Set problem:
Quote exactly the lines from the one with "What intervening distance" to the end of the data, both included; omit the pictures.

Source records:
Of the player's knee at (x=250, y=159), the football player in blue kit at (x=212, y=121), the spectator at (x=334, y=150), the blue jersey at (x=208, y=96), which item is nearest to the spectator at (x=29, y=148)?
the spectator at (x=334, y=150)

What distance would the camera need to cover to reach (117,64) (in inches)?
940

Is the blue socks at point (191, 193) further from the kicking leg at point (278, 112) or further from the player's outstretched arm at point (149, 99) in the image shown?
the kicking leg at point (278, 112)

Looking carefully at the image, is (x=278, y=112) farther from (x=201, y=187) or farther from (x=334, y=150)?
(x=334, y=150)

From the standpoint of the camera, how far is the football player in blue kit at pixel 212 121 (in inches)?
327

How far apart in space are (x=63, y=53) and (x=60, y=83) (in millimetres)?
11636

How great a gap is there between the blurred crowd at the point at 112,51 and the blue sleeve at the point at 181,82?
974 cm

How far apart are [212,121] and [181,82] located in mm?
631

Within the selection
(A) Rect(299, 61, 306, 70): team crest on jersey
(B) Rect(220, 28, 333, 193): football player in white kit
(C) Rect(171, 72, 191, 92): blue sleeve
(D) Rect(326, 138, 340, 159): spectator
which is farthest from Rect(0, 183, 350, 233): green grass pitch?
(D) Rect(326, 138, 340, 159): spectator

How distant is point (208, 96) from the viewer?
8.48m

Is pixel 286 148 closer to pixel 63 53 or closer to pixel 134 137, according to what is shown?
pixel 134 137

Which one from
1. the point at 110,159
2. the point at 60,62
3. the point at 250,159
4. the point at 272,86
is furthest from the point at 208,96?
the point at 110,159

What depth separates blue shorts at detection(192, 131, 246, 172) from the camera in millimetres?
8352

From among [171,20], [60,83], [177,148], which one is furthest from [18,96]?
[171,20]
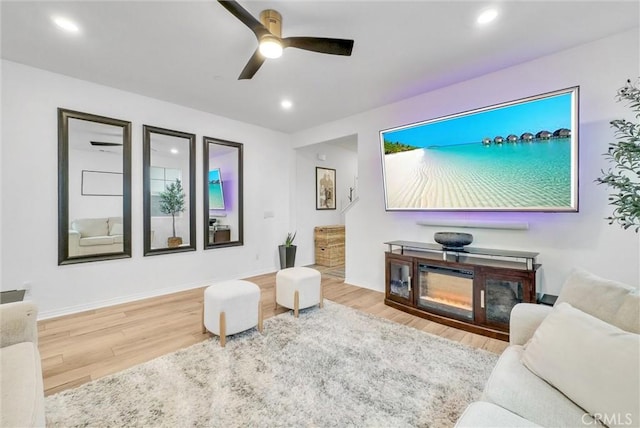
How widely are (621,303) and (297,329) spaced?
7.48ft

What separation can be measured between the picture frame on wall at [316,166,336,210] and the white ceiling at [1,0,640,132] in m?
2.51

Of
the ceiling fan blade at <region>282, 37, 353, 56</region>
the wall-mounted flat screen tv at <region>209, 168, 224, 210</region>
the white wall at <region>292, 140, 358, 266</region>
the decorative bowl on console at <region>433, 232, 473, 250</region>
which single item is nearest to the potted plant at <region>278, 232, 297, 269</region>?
the white wall at <region>292, 140, 358, 266</region>

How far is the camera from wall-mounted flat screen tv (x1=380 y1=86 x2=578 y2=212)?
2.31m

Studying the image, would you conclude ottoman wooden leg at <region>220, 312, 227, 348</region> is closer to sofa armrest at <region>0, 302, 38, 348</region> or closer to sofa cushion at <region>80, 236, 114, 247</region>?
sofa armrest at <region>0, 302, 38, 348</region>

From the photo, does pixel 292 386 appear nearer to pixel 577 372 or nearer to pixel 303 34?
pixel 577 372

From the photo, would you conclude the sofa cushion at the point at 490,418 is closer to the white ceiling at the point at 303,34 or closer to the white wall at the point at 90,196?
the white ceiling at the point at 303,34

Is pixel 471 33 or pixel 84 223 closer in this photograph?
pixel 471 33

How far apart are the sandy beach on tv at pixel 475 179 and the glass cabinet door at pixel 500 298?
2.51 feet

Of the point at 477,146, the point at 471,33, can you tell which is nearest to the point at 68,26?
the point at 471,33

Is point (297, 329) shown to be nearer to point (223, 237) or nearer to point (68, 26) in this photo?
point (223, 237)

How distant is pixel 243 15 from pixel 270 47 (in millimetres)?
316

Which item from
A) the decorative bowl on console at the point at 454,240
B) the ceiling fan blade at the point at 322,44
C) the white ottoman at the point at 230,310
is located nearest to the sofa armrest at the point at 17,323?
the white ottoman at the point at 230,310

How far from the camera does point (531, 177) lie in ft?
8.18

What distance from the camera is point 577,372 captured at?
1.06 m
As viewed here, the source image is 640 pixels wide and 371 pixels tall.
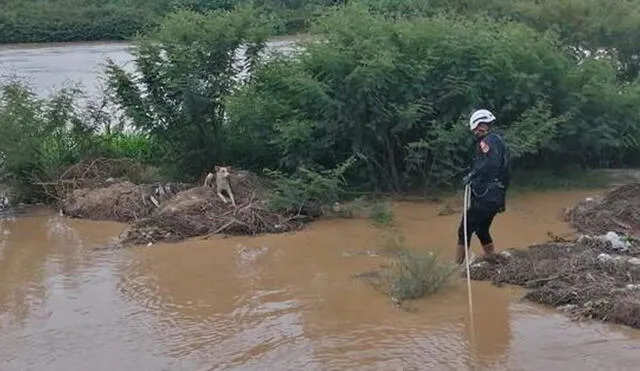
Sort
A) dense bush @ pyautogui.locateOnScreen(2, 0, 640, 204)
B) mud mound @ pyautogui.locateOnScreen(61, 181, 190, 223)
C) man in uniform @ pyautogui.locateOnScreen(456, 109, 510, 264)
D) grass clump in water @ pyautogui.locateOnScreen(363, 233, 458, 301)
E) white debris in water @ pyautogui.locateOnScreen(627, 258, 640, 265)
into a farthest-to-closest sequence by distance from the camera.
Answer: dense bush @ pyautogui.locateOnScreen(2, 0, 640, 204) < mud mound @ pyautogui.locateOnScreen(61, 181, 190, 223) < man in uniform @ pyautogui.locateOnScreen(456, 109, 510, 264) < white debris in water @ pyautogui.locateOnScreen(627, 258, 640, 265) < grass clump in water @ pyautogui.locateOnScreen(363, 233, 458, 301)

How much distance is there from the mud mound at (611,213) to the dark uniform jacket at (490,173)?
2247 mm

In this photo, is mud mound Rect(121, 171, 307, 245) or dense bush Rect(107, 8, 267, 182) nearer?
mud mound Rect(121, 171, 307, 245)

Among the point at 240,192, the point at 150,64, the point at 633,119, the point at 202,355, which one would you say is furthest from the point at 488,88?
the point at 202,355

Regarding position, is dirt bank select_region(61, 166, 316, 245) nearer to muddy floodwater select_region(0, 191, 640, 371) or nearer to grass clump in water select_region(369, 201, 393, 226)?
muddy floodwater select_region(0, 191, 640, 371)

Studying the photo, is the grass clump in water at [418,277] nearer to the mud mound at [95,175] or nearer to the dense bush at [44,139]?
the mud mound at [95,175]

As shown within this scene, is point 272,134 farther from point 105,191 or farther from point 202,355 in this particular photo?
point 202,355

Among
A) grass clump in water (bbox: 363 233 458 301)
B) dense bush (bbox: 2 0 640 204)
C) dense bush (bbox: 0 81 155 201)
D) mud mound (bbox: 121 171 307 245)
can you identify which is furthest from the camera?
dense bush (bbox: 0 81 155 201)

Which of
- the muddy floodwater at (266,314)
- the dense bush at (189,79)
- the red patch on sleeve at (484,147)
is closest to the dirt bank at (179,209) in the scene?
the muddy floodwater at (266,314)

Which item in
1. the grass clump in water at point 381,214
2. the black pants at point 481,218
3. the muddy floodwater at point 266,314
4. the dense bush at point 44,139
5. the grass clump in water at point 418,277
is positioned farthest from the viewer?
the dense bush at point 44,139

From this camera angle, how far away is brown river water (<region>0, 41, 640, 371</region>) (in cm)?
817

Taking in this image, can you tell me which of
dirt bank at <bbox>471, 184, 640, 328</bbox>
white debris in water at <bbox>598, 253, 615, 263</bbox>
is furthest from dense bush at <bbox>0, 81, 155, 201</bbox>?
white debris in water at <bbox>598, 253, 615, 263</bbox>

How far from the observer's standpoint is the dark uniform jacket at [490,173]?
10039 mm

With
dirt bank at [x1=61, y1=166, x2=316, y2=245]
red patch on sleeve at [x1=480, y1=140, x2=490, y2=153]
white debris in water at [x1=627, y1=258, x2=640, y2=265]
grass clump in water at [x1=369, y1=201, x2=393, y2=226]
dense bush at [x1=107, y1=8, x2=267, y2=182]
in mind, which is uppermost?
dense bush at [x1=107, y1=8, x2=267, y2=182]

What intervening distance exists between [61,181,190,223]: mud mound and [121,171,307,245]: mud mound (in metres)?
0.49
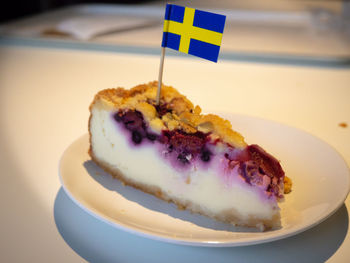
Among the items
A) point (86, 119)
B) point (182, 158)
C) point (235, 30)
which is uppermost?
point (235, 30)

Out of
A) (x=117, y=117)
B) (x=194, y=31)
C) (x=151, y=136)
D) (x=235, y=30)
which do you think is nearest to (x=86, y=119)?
(x=117, y=117)

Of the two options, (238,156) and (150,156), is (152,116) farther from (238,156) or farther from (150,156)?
(238,156)

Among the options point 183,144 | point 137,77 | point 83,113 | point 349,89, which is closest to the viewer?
point 183,144

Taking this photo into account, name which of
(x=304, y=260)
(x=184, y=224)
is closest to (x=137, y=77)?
(x=184, y=224)

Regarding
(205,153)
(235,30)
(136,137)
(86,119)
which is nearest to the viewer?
(205,153)

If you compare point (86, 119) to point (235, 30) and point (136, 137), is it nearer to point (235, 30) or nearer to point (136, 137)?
point (136, 137)

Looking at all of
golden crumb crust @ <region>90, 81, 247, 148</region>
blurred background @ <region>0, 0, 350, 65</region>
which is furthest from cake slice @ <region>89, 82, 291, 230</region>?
blurred background @ <region>0, 0, 350, 65</region>

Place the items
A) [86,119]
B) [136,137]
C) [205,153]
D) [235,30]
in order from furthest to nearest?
[235,30] → [86,119] → [136,137] → [205,153]

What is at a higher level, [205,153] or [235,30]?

Exercise answer:
What intervening distance exists between [61,181,190,223]: mud mound and [121,171,307,245]: mud mound (in metres)?
0.49
Among the items
A) point (86, 119)
B) point (182, 158)
C) point (235, 30)
which is uppermost?
point (235, 30)

Out of
A) (x=117, y=117)
B) (x=194, y=31)
C) (x=151, y=136)
D) (x=235, y=30)
which do you think is nearest to (x=86, y=119)?
(x=117, y=117)

Of the two options, (238,156) and (150,156), is (152,116) farther from (238,156) or farther from (150,156)?
(238,156)

Among the options point 183,144 | point 137,77 | point 83,113 | point 349,89, which is closest to the viewer?
point 183,144

Taking this photo into account, name which of
(x=304, y=260)
(x=184, y=224)
is closest to (x=137, y=77)?
(x=184, y=224)

Regarding
(205,153)
(235,30)
(136,137)
(86,119)
which is nearest to the viewer?
(205,153)

If you compare point (86, 119) to point (235, 30) and point (136, 137), is it nearer to point (235, 30) or nearer to point (136, 137)?
point (136, 137)

Looking at all of
golden crumb crust @ <region>90, 81, 247, 148</region>
blurred background @ <region>0, 0, 350, 65</region>
which is furthest from cake slice @ <region>89, 82, 291, 230</region>?
blurred background @ <region>0, 0, 350, 65</region>

Place the items
A) [86,119]
B) [136,137]
C) [205,153]
D) [235,30]
in order from furthest to nearest?
[235,30] → [86,119] → [136,137] → [205,153]

What is at a higher level, [205,153] or [235,30]?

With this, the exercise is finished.